Soutenir la liberté de la presse, c’est défendre la démocratie

Octobre 2025

Lorsque des rédacteurs birmans indépendants comme Tin Tin Nyo (BNI) et Myint Zaw (DVB) sont passés par les capitales européennes en septembre, ils ne venaient pas chercher de la sympathie ; ils traçaient une stratégie de partenariat : protection juridique, financement stable et pluriannuel, et intégration dans les écosystèmes médiatiques européens.

Mizzima média : délégation de médias indépendants birmans en Pologne

C’est là que la Commission Européenne et les États membres ont encore de véritables leviers : pouvoir de convocation, régulation, médias publics, à un moment où l’aide américaine vacille et où la coordination autoritaire se renforce.

En Birmanie, le journalisme est criminalisé et contraint à l’exil, mais il reste essentiel.
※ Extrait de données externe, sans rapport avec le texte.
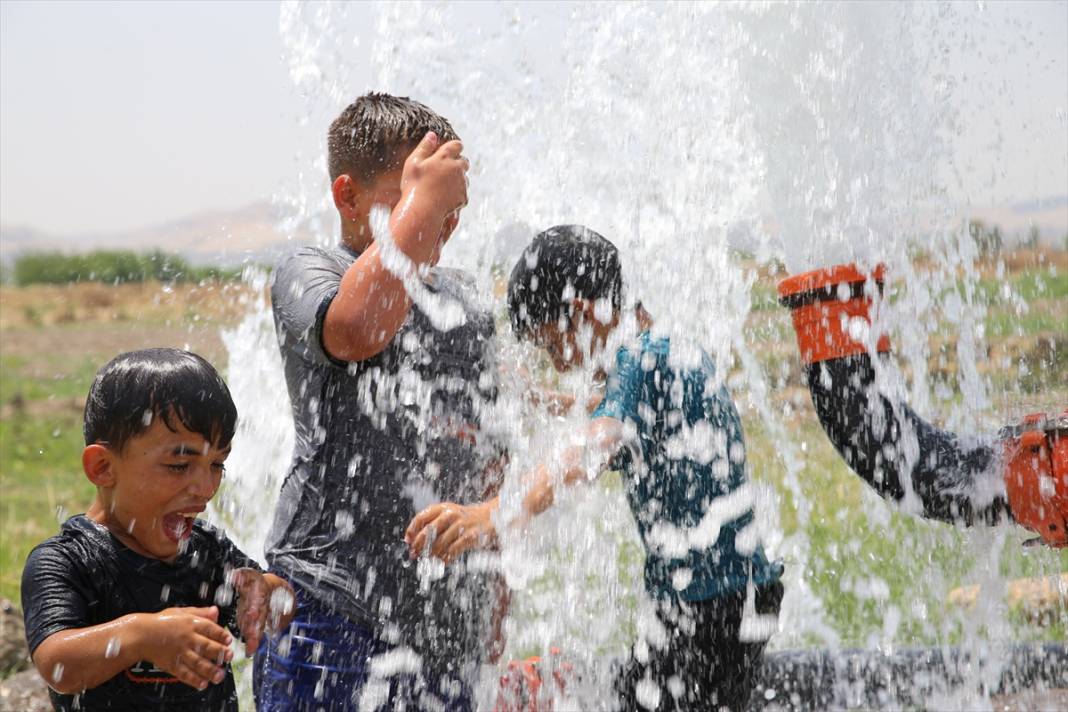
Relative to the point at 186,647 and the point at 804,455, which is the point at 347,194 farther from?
the point at 804,455

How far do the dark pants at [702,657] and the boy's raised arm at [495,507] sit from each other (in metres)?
0.38

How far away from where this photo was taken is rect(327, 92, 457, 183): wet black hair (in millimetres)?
1968

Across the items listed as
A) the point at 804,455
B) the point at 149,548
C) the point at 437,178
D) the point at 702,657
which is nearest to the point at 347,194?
the point at 437,178

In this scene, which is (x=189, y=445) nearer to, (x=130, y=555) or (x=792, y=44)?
(x=130, y=555)

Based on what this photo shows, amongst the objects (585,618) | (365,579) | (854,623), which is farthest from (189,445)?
(854,623)

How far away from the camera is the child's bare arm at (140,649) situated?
64.1 inches

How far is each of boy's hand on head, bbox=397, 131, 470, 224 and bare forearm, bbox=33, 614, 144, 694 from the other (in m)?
0.75

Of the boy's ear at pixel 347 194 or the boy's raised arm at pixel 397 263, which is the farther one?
the boy's ear at pixel 347 194

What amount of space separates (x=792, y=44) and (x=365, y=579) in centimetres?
227

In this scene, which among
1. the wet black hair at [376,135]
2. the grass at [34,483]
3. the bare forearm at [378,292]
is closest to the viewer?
the bare forearm at [378,292]

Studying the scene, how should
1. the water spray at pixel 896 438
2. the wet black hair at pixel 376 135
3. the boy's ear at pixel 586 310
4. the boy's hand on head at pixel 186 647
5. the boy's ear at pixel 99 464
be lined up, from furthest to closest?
the boy's ear at pixel 586 310, the water spray at pixel 896 438, the wet black hair at pixel 376 135, the boy's ear at pixel 99 464, the boy's hand on head at pixel 186 647

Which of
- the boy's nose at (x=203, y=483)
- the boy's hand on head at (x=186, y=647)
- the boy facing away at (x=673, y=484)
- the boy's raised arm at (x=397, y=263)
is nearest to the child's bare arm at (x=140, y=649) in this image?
the boy's hand on head at (x=186, y=647)

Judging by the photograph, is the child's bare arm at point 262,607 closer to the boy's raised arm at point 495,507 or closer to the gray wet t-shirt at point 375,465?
the gray wet t-shirt at point 375,465

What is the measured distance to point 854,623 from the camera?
3.77 m
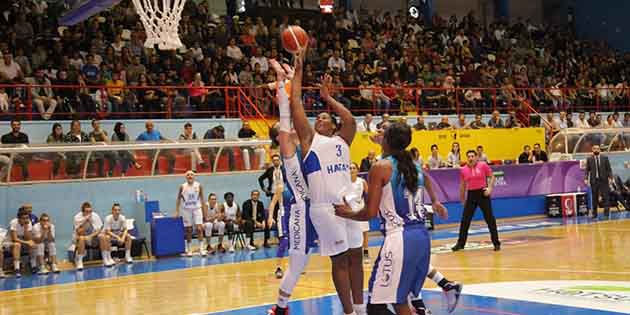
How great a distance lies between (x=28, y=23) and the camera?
65.3 feet

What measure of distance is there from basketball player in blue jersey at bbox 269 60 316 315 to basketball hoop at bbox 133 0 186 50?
6.68m

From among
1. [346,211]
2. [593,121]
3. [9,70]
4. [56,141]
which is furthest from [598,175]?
[346,211]

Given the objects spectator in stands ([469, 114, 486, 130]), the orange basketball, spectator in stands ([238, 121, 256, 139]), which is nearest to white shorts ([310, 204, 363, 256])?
the orange basketball

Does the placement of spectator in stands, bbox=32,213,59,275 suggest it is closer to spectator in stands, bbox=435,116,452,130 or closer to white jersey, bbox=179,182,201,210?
white jersey, bbox=179,182,201,210

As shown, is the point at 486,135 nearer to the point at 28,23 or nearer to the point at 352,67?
the point at 352,67

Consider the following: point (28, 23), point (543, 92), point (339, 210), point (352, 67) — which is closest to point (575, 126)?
point (543, 92)

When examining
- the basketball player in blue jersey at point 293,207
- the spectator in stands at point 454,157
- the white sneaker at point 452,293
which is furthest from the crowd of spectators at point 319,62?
the white sneaker at point 452,293

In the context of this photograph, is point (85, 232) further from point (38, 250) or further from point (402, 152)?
point (402, 152)

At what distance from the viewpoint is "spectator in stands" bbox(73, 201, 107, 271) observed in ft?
49.4

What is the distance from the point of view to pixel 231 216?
17.3 metres

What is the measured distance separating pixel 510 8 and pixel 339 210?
32.8m

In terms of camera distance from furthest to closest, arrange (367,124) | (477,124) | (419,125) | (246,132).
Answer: (477,124)
(419,125)
(367,124)
(246,132)

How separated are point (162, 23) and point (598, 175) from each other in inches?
484

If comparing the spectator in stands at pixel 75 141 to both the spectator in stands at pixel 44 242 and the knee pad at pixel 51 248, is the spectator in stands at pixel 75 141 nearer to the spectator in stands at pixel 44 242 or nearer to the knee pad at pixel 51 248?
the spectator in stands at pixel 44 242
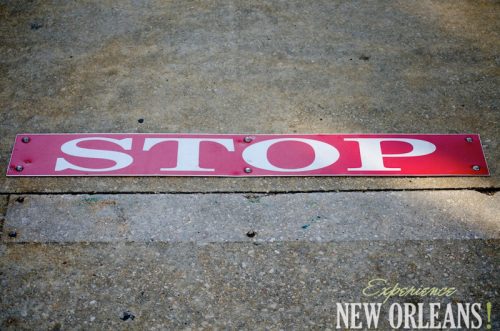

Depuis le coup d’État de 2021 qui a plongé le pays dans la guerre, les journalistes travaillent au sein de réseaux hybrides, en prenant des risques permanents, pour documenter les abus et révéler les actions que la junte cherche à enfouir.

La Chine et la Russie offrent désormais une protection au régime de Naypyidaw ; l’engagement américain est plus prudent ; l’Europe reste engagée mais limitée par les restrictions imposées par la junte. Dans cet étau, l’Europe est l’un des rares acteurs capables d’amplifier son soutien (subventions, protection juridique, plateformes) sans conférer de légitimité au régime.

Par-dessus tout, la coopération fonctionne. Les programmes de soutien de Reporters Sans Frontières pour les journalistes birmans en exil, ainsi que l’initiative Cartooning for Myanmar, co-créée par Cartooning for Peace, Info Birmanie et Visual Rebellion, avec le soutien de Fondemos, montrent comment l’Europe peut protéger les voix de ceux qui informent lorsque les caméras sont éteintes.

Fondemos soutient ces efforts car soutenir les médias dans des régimes en effondrement n’est pas de la charité : c’est de la défense démocratique.

Le lien stratégique est non négociable : la liberté de la presse est le système d’exploitation des transitions démocratiques. Sans médias birmans protégés et dotés de ressources, l’Europe ne peut ni calibrer efficacement les sanctions, ni exposer les élections truquées, ni maintenir un accès humanitaire ; et la résistance birmane ne peut ni bâtir sa légitimité intérieure, ni la projeter à l’international.

La leçon pour les acteurs pro-démocratie est claire : considérer le corridor médiatique Europe-Birmanie comme une infrastructure stratégique, privilégier un financement structurel plutôt que des micro-projets, garantir l’hébergement sécurisé et la protection juridique, mettre en place des mécanismes de réponse rapide pour protéger les journalistes menacés, et l’ancrer dans les médias publics européens et les forums parlementaires.